New York-based Focus Financial Partners announced its fifth deal this year for an advisory firm, this time with Hufford Financial Advisors, an Indianapolis-based RIA firm with $900 million in AUM and 700 clients in all 50 states which focuses on meeting the wealth management needs of small business owners, primarily dentists.
Details of the transaction, which closed on Sept. 30, were not disclosed. But Rudy Adolf (left), the former McKinsey consultant who founded and runs Focus Financial, said in an interview with AdvisorOne on Monday that the Hufford deal was similar to the other transactions that Focus has done. “We’re investing in 40% to 60% of the cash flows of the firm and our new partner runs the business as they have in the past under a contractual agreement, but they can benefit from the economies of scope and scale and expertise that they wouldn’t have had otherwise.”

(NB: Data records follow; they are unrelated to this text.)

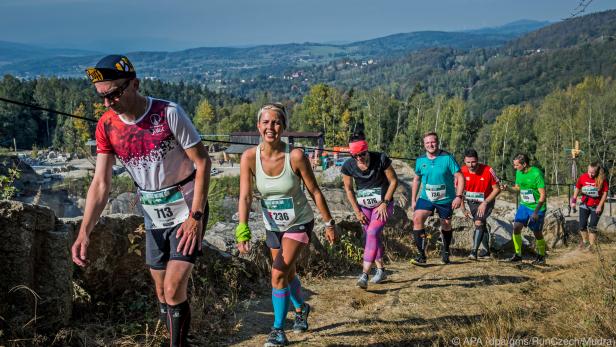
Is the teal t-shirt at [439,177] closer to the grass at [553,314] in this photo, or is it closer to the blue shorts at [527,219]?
the grass at [553,314]

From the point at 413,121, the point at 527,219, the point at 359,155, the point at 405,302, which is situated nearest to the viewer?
the point at 405,302

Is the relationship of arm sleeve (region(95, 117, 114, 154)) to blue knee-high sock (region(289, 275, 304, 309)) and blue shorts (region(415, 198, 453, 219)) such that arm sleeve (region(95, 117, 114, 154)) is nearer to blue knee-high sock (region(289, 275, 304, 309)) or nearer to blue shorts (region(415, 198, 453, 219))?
blue knee-high sock (region(289, 275, 304, 309))

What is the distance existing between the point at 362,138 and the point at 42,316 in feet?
11.6

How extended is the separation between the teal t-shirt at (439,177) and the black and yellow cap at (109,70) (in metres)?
4.91

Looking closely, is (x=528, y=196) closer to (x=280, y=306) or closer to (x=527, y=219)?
(x=527, y=219)

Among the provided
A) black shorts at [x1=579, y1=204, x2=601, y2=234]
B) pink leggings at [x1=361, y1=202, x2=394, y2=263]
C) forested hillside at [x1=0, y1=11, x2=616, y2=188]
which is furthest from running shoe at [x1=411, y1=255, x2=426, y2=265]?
forested hillside at [x1=0, y1=11, x2=616, y2=188]

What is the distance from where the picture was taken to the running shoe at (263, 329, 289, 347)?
4423 mm

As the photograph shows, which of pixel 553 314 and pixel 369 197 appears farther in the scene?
pixel 369 197

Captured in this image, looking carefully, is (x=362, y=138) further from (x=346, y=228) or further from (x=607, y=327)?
(x=607, y=327)

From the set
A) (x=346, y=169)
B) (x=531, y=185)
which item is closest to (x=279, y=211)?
(x=346, y=169)

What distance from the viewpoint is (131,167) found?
11.7 feet

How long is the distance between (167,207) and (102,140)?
0.58m

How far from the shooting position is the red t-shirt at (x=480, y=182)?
8.37 meters

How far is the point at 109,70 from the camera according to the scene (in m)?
3.31
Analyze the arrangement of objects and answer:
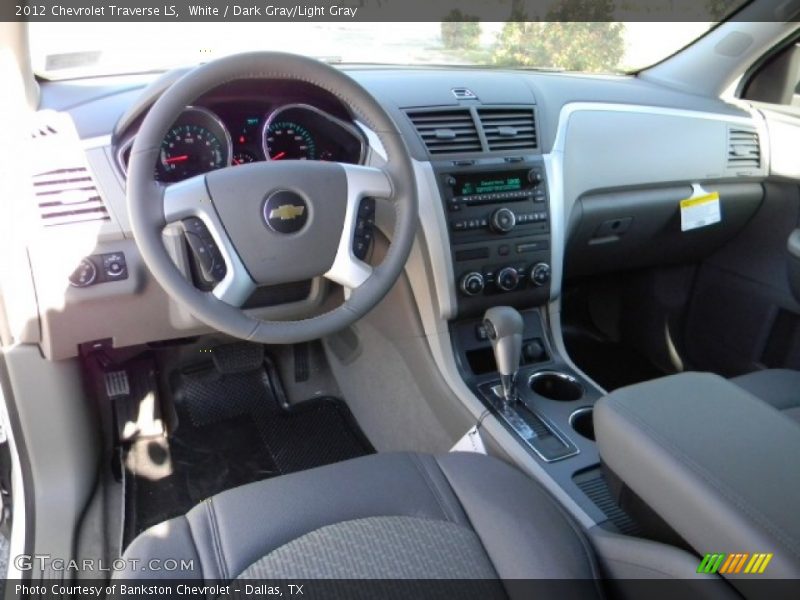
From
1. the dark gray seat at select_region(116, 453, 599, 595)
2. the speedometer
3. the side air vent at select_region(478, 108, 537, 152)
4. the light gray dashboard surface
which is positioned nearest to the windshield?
the light gray dashboard surface

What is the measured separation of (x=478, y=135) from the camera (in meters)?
1.94

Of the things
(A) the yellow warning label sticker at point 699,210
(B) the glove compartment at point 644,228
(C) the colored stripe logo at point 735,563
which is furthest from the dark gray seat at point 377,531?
(A) the yellow warning label sticker at point 699,210

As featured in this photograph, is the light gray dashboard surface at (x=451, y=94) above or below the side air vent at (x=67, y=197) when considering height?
above

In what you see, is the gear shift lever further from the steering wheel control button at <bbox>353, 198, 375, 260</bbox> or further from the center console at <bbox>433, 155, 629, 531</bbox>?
the steering wheel control button at <bbox>353, 198, 375, 260</bbox>

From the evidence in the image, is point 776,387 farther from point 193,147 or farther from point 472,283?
point 193,147

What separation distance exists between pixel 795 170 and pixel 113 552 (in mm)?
2488

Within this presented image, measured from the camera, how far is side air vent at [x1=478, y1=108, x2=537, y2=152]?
1.96m

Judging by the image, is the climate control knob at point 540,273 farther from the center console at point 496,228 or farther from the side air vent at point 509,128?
the side air vent at point 509,128

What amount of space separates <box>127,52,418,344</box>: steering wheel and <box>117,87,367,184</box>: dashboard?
0.76 feet

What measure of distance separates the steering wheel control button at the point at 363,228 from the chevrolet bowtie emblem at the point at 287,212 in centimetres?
13

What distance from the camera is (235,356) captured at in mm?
2357

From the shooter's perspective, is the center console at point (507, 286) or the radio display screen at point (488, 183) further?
the radio display screen at point (488, 183)

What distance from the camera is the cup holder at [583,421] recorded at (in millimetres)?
1717

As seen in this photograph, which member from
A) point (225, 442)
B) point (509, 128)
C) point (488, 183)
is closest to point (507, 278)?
point (488, 183)
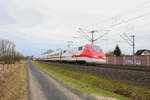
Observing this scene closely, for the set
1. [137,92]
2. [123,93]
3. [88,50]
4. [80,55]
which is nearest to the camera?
[137,92]

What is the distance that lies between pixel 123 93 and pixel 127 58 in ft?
77.6

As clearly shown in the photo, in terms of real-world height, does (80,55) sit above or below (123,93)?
above

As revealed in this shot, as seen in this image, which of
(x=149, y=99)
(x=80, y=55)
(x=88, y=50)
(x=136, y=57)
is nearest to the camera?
(x=149, y=99)

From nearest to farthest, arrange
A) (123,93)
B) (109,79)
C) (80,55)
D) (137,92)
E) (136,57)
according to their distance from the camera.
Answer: (137,92)
(123,93)
(109,79)
(80,55)
(136,57)

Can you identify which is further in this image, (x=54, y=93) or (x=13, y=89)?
(x=13, y=89)

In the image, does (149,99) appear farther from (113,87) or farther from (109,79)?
(109,79)

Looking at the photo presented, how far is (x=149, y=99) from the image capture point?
7.01m

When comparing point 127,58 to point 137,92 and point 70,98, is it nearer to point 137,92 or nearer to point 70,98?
point 137,92

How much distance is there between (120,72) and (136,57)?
20.3 metres

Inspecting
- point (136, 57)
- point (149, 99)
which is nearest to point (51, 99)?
point (149, 99)

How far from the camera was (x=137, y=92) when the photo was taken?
7750mm

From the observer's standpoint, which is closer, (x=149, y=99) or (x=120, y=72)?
(x=149, y=99)

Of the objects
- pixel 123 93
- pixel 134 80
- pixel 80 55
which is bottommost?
pixel 123 93

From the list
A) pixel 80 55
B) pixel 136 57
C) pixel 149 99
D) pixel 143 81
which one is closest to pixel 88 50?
pixel 80 55
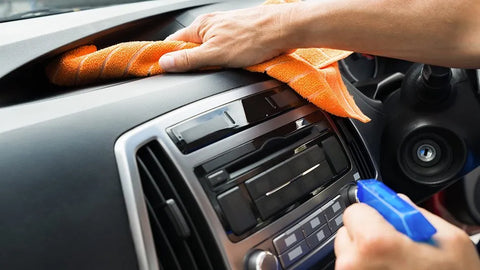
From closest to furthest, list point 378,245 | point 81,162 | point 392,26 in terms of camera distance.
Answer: point 378,245, point 81,162, point 392,26

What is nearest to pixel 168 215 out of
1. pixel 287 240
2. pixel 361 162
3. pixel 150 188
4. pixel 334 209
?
pixel 150 188

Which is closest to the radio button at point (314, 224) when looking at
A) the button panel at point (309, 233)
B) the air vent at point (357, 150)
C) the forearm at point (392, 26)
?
the button panel at point (309, 233)

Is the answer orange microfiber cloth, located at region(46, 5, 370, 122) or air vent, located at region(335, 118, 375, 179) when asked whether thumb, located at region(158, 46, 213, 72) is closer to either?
orange microfiber cloth, located at region(46, 5, 370, 122)

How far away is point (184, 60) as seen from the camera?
716mm

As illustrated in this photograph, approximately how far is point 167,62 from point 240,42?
4.5 inches

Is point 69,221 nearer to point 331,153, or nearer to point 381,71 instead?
point 331,153

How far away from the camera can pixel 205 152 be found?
60 centimetres

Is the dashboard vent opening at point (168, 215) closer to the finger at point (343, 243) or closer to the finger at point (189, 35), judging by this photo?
the finger at point (343, 243)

In addition to these transactions, Focus also facilitates “tuck-in” transactions of smaller firms on behalf of their now 22 partner firms. Just two weeks ago, Focus announced a deal with Boston-based Colony Group.
Brian Hufford, who started a CPA practice in 1977 whose clientele was mostly dentists and then founded Hufford Financial in 1997 to provide more comprehensive investment, savings and tax services, said the Focus deal was the culmination of a five-year process, prompted in part by a common problem faced by many business owners and leaders: “You run into ceilings of complexity” that are a challenge to solve on your own.
“We had several suitors who approached us,” Hufford (left) said in an interview with AdvisorOne on Monday, but with Focus, “what appealed to us was the outside incentive to grow the firm while being sensitive to our business culture—we could grow without dramatically changing the culture.”
Hufford said that mulling over those offers from other suitors led him to the realization that “the easiest outcome for me would have been to just sell the company,” such as to a bank, “but that wouldn’t help clients and staff. I started asking myself how would my staff have a good future? I was concerned that if a large company acquired us, my staff would have become commodities. “We have a great staff,” he said, and that kind of sale “would have felt like a betrayal.”